DIRECTION
The output should consist solely of the line containing "Looking at these" and the lines that follow it through the end of the data below.
─── STORED ROWS
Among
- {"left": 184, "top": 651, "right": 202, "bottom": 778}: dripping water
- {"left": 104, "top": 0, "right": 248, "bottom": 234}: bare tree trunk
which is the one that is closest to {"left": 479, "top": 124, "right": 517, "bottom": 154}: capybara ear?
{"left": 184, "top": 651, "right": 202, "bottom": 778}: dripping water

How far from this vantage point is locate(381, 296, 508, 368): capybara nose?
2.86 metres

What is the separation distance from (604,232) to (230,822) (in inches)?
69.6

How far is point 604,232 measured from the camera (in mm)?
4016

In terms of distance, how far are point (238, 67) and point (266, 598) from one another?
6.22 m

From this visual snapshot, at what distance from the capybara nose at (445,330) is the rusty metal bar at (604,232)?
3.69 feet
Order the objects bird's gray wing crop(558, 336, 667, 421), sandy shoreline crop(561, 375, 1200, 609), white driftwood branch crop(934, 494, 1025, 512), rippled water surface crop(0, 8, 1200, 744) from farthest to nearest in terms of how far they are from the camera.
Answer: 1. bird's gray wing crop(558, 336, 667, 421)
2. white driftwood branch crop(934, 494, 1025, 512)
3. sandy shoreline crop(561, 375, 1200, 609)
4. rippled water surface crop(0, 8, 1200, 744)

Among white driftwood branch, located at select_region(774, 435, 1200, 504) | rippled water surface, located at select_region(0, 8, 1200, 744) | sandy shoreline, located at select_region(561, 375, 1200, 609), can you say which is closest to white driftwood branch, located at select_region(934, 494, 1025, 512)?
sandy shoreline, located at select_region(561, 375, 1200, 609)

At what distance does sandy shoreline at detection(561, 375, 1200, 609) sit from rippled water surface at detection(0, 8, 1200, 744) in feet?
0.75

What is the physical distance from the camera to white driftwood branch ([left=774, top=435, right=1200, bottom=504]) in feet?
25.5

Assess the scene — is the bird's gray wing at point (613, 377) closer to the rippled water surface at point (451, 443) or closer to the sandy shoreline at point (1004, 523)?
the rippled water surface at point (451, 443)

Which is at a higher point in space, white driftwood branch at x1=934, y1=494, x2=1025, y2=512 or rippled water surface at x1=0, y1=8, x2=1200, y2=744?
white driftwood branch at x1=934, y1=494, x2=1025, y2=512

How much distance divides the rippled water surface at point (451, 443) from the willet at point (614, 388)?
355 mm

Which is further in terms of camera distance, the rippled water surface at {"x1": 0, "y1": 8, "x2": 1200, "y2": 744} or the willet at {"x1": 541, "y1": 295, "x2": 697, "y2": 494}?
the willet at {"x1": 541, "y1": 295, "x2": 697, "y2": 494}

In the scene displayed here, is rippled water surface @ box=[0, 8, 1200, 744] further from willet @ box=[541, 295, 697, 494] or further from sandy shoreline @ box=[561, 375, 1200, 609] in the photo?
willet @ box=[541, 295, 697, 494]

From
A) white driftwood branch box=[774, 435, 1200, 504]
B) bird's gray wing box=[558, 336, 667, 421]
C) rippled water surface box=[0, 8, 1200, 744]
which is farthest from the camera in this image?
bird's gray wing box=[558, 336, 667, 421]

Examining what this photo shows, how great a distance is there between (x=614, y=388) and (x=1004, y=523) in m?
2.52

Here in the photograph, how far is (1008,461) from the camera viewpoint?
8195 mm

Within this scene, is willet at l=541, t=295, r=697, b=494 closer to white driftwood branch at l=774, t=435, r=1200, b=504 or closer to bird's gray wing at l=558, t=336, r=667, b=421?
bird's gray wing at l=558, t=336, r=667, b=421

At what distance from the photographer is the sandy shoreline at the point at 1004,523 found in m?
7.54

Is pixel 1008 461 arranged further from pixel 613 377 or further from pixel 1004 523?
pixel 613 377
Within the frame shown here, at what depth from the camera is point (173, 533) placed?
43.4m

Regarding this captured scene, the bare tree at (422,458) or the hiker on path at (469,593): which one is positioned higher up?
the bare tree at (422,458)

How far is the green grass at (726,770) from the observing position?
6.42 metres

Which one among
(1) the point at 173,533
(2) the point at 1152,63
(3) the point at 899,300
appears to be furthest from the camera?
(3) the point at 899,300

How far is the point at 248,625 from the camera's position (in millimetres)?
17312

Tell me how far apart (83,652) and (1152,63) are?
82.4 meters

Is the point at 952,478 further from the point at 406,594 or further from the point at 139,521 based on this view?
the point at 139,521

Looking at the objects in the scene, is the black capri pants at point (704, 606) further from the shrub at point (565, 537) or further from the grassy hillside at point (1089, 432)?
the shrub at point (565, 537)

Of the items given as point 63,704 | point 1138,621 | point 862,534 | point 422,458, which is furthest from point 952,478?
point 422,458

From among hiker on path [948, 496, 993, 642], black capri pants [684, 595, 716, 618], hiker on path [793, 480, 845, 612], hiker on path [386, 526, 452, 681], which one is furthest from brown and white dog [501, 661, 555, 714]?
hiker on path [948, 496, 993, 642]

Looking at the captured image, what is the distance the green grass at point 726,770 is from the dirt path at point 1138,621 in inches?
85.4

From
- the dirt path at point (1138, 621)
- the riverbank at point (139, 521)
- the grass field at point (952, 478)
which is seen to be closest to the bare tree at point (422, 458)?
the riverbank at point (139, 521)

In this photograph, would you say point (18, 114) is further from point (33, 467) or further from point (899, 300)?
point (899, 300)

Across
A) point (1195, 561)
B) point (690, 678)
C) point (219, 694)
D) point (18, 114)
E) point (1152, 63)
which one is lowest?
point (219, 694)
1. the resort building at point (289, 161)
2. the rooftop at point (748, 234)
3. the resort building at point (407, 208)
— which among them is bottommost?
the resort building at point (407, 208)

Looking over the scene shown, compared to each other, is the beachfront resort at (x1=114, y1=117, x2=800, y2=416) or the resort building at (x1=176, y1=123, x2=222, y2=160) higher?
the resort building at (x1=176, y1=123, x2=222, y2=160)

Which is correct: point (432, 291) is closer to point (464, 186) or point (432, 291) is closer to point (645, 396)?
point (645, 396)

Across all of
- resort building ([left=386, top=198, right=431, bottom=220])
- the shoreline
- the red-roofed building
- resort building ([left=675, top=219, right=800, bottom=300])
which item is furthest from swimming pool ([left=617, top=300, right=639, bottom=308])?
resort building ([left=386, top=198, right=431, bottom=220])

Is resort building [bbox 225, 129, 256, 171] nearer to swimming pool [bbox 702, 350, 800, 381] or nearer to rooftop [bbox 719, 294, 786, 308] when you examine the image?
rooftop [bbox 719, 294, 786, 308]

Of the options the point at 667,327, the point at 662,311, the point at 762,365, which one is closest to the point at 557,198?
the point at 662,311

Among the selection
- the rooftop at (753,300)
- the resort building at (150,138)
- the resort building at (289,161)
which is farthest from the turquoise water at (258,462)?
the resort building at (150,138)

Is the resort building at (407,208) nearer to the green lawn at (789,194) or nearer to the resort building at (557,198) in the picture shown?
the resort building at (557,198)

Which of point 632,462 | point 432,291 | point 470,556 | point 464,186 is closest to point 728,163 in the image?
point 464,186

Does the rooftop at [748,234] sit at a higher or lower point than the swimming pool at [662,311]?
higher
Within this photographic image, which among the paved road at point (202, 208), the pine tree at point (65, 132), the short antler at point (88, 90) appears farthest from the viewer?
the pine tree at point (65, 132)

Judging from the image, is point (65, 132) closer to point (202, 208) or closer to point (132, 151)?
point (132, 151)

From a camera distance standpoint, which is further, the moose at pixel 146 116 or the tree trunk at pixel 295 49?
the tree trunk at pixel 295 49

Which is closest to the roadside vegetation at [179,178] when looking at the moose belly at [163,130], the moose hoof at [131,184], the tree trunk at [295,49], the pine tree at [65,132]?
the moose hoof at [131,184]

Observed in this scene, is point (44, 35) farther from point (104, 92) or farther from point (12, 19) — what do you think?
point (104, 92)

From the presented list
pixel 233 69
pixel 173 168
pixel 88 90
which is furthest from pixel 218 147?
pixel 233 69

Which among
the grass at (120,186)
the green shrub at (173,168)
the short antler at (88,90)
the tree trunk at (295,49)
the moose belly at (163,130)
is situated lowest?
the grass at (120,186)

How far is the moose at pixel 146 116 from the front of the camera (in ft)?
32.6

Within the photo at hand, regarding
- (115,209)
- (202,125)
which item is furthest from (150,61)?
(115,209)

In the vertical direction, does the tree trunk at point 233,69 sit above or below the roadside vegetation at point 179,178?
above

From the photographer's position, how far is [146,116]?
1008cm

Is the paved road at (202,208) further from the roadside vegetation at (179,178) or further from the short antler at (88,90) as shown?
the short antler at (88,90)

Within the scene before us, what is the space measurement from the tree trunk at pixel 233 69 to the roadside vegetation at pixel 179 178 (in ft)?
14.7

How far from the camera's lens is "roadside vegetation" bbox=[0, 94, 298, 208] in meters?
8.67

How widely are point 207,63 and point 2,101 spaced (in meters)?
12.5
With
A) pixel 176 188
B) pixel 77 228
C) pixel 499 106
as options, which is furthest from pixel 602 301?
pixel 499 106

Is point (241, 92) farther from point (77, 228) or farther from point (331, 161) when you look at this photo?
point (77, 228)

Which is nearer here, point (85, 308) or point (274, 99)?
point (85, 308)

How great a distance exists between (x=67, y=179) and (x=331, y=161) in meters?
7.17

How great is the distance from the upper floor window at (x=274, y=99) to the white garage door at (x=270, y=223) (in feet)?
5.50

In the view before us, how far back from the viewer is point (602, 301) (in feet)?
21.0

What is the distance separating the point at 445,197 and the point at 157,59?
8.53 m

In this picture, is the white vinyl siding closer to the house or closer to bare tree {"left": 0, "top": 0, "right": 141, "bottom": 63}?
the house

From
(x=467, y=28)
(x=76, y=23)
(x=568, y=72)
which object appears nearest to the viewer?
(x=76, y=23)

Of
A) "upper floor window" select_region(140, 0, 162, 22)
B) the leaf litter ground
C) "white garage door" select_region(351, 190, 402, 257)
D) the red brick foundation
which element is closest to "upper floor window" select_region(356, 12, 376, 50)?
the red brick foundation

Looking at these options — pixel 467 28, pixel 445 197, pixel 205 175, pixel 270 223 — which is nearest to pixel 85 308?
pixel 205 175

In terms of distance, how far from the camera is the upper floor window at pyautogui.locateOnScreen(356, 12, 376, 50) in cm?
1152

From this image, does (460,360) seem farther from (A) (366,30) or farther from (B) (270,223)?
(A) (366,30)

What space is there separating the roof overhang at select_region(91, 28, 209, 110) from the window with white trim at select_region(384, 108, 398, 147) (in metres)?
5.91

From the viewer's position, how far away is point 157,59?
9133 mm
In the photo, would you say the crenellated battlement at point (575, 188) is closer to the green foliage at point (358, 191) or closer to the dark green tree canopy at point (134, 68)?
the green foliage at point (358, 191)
──────
ANSWER BELOW
Looking at these options — pixel 467 28, pixel 445 197, pixel 205 175, pixel 270 223 — which is nearest to pixel 85 308?
pixel 205 175

In terms of distance, how far from the camera is the upper floor window at pyautogui.locateOnScreen(356, 12, 376, 50) in cm?
1152

From this image, does (460,360) seem farther from (A) (366,30) or farther from (B) (270,223)?
(A) (366,30)

What space is there separating the roof overhang at select_region(91, 28, 209, 110) from the window with white trim at select_region(384, 108, 398, 147) (in metres)?
5.91

From the viewer's position, how far away is point 157,59?
9133 mm
In the photo, would you say the crenellated battlement at point (575, 188) is closer to the green foliage at point (358, 191) or closer to the dark green tree canopy at point (134, 68)?
the green foliage at point (358, 191)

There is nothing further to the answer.